# START OF Text passage

[Question]:How to Install and use local reranker?
Do you need to ask a question?
- [x] I have searched the existing question and discussions and this question is not already answered.
- [x] I believe this is a legitimate question, not just a bug or feature request.
Your Question
What's the best approach to install local reranker and does it make sense? I've installed lightrag via docker, is there a way to add local reranker in the docker-compose.yml and Dockerfile or pull it/run it as a separate container? I have openrouter and openapi credits but none of them offer reranking from what I could find, the only one I could test is jina.ai
Additional Context
No response
The reranker model can be deployed using vLLM, which supports Docker deployment as documented in the official documentation.
An example of deploy your local rerank model for LightRAG test:
https://github.com/decouples/Awesome_Python/blob/master/rag_rerank_server.py
1、download rerank model 2、start rag_rerank_server.py, (python rag_rerank_server.py) 3、edit the LightRAG .env, uncomment the lines like below
### Reranker configuration (Set ENABLE_RERANK to true in reranking model is configed)
ENABLE_RERANK=True
RERANK_MODEL=BAAI/bge-reranker-v2-m3 # not important
RERANK_BINDING_HOST=http://10.0.20.21:8182/rerank # your rerank server
RERANK_BINDING_API_KEY=your_rerank_api_key_here # not important
Thanks, for anyone looking for docker local re-ranker, this works
root@Docker ~# cd reranker-service/
root@Docker ~/reranker-service#
root@Docker ~/reranker-service# ls
Dockerfile app.py docker-compose.yml models
root@Docker ~/reranker-service# cat Dockerfile
FROM python:3.11-slim
WORKDIR /app
# Install all packages with CPU preference
RUN pip install --no-cache-dir \
flask \
sentence-transformers \
torch \
transformers \
--extra-index-url https://download.pytorch.org/whl/cpu
COPY app.py .
# Set environment variables to force CPU usage
ENV CUDA_VISIBLE_DEVICES=""
ENV TORCH_NUM_THREADS=4
EXPOSE 8081
CMD ["python", "app.py"]
root@Docker ~/reranker-service# cat docker-compose.yml
services:
reranker:
build: .
ports:
- "8081:8081"
environment:
- RERANK_MODEL=cross-encoder/ms-marco-MiniLM-L-6-v2
- TORCH_NUM_THREADS=4
- API_KEY=your_rerank_api_key_12345
volumes:
- ./models:/root/.cache/huggingface
restart: unless-stopped
deploy:
resources:
limits:
memory: 10G # Limit memory usage
reservations:
memory: 2G
root@Docker ~/reranker-service# cat app.py
from flask import Flask, request, jsonify
from sentence_transformers import CrossEncoder
import os
import gc
import torch
app = Flask(__name__)

# END OF Text passage
# START OF Records for this task

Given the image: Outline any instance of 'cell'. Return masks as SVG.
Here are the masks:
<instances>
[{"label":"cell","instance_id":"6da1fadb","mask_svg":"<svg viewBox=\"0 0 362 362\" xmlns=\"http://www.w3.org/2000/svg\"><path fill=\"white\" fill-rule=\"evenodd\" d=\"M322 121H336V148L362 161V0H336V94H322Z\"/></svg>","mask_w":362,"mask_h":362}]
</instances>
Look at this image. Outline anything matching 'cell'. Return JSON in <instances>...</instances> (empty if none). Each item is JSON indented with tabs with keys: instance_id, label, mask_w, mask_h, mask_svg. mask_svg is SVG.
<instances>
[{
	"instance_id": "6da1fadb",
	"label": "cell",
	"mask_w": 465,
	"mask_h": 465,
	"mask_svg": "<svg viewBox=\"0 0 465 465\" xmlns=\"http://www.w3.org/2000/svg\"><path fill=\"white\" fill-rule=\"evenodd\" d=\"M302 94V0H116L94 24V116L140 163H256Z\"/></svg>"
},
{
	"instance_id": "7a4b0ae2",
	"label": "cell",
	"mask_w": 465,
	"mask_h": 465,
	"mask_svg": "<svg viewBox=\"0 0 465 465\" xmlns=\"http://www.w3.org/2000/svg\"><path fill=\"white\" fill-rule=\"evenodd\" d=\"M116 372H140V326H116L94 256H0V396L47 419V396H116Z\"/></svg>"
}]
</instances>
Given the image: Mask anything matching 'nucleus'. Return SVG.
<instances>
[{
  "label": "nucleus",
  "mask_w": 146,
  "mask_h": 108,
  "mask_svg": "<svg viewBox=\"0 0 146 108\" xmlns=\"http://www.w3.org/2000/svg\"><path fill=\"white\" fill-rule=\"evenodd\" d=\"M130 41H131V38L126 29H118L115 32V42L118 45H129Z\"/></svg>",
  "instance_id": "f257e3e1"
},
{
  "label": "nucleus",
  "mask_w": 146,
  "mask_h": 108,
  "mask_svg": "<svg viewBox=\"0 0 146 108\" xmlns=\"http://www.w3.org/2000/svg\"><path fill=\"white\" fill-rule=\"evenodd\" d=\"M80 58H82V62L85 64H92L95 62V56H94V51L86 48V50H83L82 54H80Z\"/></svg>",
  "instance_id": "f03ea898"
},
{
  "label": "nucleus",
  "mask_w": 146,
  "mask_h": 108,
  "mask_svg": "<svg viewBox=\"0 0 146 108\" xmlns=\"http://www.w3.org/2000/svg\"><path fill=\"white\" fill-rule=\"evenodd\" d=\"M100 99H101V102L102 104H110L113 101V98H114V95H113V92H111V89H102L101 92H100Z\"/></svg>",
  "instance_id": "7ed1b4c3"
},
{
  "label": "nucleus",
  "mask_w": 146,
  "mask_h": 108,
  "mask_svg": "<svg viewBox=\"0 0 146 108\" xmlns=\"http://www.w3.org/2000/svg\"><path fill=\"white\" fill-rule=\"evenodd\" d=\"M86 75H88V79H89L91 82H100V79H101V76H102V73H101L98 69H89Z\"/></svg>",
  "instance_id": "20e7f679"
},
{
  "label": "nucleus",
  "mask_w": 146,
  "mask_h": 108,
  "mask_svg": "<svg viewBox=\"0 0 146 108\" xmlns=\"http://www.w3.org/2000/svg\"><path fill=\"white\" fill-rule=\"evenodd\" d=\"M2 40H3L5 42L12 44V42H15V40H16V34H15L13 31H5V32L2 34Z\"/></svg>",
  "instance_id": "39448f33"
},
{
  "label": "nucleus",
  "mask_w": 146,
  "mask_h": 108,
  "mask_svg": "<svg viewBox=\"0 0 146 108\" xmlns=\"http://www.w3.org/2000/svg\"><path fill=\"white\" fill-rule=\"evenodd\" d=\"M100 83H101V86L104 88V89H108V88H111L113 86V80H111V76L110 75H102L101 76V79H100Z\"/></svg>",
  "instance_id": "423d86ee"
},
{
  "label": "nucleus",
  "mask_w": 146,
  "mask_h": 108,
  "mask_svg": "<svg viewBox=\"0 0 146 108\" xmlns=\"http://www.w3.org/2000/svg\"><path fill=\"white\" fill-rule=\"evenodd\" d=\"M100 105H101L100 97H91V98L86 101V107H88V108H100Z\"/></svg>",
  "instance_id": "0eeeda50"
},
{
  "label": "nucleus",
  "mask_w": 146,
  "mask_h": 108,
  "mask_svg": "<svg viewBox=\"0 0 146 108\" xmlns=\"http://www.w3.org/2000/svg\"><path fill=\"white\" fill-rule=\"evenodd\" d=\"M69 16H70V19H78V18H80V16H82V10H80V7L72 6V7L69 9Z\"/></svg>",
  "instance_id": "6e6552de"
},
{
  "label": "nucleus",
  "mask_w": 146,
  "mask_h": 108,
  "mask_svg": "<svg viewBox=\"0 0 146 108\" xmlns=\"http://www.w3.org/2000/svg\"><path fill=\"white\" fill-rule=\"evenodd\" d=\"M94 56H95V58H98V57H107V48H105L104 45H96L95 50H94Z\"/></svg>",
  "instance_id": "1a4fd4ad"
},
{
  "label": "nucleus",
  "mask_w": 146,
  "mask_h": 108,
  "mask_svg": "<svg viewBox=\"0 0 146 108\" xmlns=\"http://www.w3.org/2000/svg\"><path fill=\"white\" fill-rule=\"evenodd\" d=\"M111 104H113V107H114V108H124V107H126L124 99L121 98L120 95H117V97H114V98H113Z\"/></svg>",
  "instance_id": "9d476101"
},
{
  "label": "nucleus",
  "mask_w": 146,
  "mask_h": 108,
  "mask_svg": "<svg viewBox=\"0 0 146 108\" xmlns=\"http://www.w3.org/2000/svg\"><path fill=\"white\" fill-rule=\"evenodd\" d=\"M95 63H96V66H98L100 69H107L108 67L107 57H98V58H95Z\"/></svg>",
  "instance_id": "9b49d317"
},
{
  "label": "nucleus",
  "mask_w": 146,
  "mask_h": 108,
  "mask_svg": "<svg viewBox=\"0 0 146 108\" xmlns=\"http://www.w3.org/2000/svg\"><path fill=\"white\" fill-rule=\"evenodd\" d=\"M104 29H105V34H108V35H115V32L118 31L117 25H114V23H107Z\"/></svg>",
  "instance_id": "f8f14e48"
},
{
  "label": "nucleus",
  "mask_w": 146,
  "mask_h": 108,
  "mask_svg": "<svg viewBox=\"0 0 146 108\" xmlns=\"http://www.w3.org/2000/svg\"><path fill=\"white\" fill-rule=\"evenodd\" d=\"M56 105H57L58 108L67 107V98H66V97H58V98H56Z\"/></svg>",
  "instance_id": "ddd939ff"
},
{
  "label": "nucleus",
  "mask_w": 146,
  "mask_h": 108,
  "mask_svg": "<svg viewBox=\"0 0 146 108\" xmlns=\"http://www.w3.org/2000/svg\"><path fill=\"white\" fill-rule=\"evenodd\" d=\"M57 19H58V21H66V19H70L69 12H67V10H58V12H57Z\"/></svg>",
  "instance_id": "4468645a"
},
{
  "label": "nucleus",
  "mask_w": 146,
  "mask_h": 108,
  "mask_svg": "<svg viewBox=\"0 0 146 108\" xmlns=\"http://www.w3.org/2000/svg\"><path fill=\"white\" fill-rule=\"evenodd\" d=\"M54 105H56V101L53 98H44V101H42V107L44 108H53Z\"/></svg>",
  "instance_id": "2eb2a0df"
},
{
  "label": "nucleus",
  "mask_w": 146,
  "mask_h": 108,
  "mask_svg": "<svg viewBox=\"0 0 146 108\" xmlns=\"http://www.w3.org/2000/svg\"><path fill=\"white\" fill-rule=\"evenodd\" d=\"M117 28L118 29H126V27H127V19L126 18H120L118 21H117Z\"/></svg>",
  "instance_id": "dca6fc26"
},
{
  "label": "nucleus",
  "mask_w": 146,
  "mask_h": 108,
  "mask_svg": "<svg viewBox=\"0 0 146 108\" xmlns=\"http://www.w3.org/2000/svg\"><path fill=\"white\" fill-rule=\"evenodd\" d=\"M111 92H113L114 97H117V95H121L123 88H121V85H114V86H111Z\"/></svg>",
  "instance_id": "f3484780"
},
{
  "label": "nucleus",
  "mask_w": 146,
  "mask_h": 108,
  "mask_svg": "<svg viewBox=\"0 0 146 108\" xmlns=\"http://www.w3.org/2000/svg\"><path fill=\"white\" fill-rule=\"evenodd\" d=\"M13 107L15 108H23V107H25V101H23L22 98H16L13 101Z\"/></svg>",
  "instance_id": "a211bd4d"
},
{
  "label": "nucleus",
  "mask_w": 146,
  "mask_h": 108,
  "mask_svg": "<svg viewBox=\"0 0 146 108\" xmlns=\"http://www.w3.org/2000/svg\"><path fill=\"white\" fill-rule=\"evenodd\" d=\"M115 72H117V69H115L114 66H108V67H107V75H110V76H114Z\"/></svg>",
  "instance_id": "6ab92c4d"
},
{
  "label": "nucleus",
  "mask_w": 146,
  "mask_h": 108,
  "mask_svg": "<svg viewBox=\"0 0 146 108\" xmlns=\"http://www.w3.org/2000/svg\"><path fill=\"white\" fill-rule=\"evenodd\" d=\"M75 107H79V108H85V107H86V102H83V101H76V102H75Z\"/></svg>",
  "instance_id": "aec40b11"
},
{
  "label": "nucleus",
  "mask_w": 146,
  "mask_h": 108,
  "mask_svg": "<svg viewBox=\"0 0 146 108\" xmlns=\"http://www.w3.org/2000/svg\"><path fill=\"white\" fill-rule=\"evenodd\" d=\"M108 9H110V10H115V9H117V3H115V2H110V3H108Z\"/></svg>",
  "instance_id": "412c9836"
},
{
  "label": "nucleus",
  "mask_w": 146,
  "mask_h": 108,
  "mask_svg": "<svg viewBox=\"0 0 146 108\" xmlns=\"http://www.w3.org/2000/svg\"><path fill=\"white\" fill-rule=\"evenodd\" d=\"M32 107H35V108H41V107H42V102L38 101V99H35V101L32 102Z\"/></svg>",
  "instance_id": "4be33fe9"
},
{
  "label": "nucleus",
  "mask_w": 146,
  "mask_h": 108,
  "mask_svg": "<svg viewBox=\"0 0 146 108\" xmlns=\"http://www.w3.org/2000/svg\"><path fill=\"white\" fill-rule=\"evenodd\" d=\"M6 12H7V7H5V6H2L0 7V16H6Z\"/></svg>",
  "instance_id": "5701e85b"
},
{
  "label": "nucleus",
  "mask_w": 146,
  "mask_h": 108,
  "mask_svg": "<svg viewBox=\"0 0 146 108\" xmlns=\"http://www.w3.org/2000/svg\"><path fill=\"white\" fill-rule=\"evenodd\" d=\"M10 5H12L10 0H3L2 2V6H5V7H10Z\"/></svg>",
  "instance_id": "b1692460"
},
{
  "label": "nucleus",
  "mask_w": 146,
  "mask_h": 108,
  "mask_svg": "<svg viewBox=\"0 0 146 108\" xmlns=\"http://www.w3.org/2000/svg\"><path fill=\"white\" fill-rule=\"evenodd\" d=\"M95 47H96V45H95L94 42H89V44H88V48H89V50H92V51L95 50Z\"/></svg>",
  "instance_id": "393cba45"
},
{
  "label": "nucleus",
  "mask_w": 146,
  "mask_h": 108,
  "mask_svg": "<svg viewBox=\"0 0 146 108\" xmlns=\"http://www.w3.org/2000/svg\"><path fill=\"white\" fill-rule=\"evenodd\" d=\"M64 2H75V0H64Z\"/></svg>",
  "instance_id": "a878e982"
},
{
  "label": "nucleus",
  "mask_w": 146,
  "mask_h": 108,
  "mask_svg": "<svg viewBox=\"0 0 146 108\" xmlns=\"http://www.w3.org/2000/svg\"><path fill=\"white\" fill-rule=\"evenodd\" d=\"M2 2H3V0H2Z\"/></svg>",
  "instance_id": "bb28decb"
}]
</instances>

# END OF Records for this task

Directions:
a) Repeat the passage of the reranker thread starting with "An example of" and going on through "model is configed)".
b) How many lines of the records contain the string "Return"? Reply with the number alone.

Responses for each task:
a)
An example of deploy your local rerank model for LightRAG test:
https://github.com/decouples/Awesome_Python/blob/master/rag_rerank_server.py
1、download rerank model 2、start rag_rerank_server.py, (python rag_rerank_server.py) 3、edit the LightRAG .env, uncomment the lines like below
### Reranker configuration (Set ENABLE_RERANK to true in reranking model is configed)

b) 3